Honestly as an old Vet Tech we drew the exact same size dose of rabies, distemper parvo etc for a Chihuahua as we did a Mastiff. They are not dosed by size of the dog it is a one size fits all program that is wrong. I never thought about it until I got my chis as I have always owned large breeds. 

I like the titers good or bad at least we have an idea where their immunity is at. Or something to judge by as this is still a new world to me and I learn more every day!


----------



## lulu'smom (Jan 4, 2012)

Oh, please don't mistake me for defending the lepto vaccine. I agree with everything you just posted about it. I was saying my previous vet said in order to get me to allow him to give Lulu the vaccine. He certainly didn't share what you did, and I just have such a hard time believing he isn't aware of it. As I said, I use a different vet now.


----------



## KrystalLeigh (Aug 17, 2011)

Stella, the last time I took Odie to the vet, I had a really long chat with the vet about vaccinations and titering and he said exactly what you have--that titers can't tell you for sure if the dog is immune or not. He was mentioning that a dog who is vaccinated as a puppy and then goes on to live mostly outside for their life will likely never need to be vaccinated again because their immune system is constantly being challenged. The vaccine may have helped them in their puppy stage, but even 7 years after when they might have needed to be re-vaccinated, they had already developed their own immunity anyway. A dog that lives mostly inside and isn't being challenged may need to be re-vaccinated, but you can't tell that if a titer comes back negative. 
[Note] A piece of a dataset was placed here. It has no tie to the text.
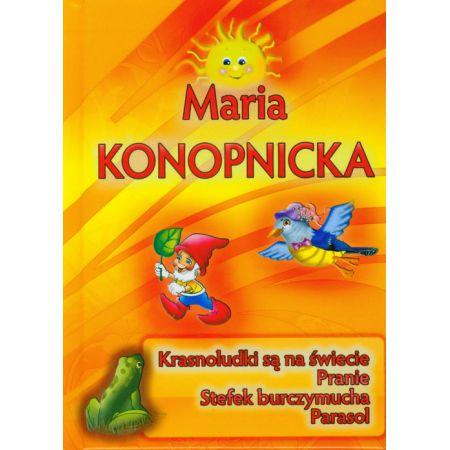 Maria Konopnicka Krasnoludki Są Na świecie Iwona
My vet said that he regularly speaks with colleagues and immunologists, but personally he feels that there hasn't been enough research done and he's not comfortable "experimenting" with his patients. Fair enough. I know that he would do it if I asked, but I don't want to put him in the position of doing something he's uncomfortable with. I'll just have to find somewhere that will titer test and will go there for that and to our regular vet for everything else.

The pharmaceutical companies here are now guaranteeing their vaccines for 3 years. I am definitely not anti-vaccine (in animals or people) and feel that recommending people to just simply not vaccinate point blank is crazy irresponsible. I'm with Zorana, I think it's best to be conservative, with dogs AND people. 

We've been having issues here with parents not vaccinating their children and we just had an outbreak of measles that crossed into the next province. It started at a religious school that has low immunization rates. Measles isn't the end of the world in comparison to other diseases we immunize against, but is a serious illness. Scary to think about if it had been something more deadly, especially for those who can't be vaccinated or have compromised immune systems. This made me think about herd immunity in dogs, is it the same as it is in people?


----------



## doginthedesert (Oct 10, 2011)

I'm not sure if herd immunity is at work the same way with dogs as people, because for one there are wild canines that are not vaccinated. We have had cyotes in our campsites before.

Also there are a lot of unvaccinated dogs running around this city, either strays or from irresponsable owners. It is not like people where you go to work amd can pretty much guarantee 99% of adults there got t he mmr vaccine. I'd say at a dog park around here you can bet most non neutered male pits and chis have never been to a vet in their lives. 

Dog "herd immunity" is sort of at work with rabies. We don't vaccinate dogs agains rabies to protect them, we do it to protect people. Before domestic animals were routinely vaccinated against rabies a lot of people (mostly children) got it. The rabies vaccine in dogs and cats (from what I understand cats are a big facror) has saved the lives of a lot of people by creating a buffer between the disease in wild animals and people.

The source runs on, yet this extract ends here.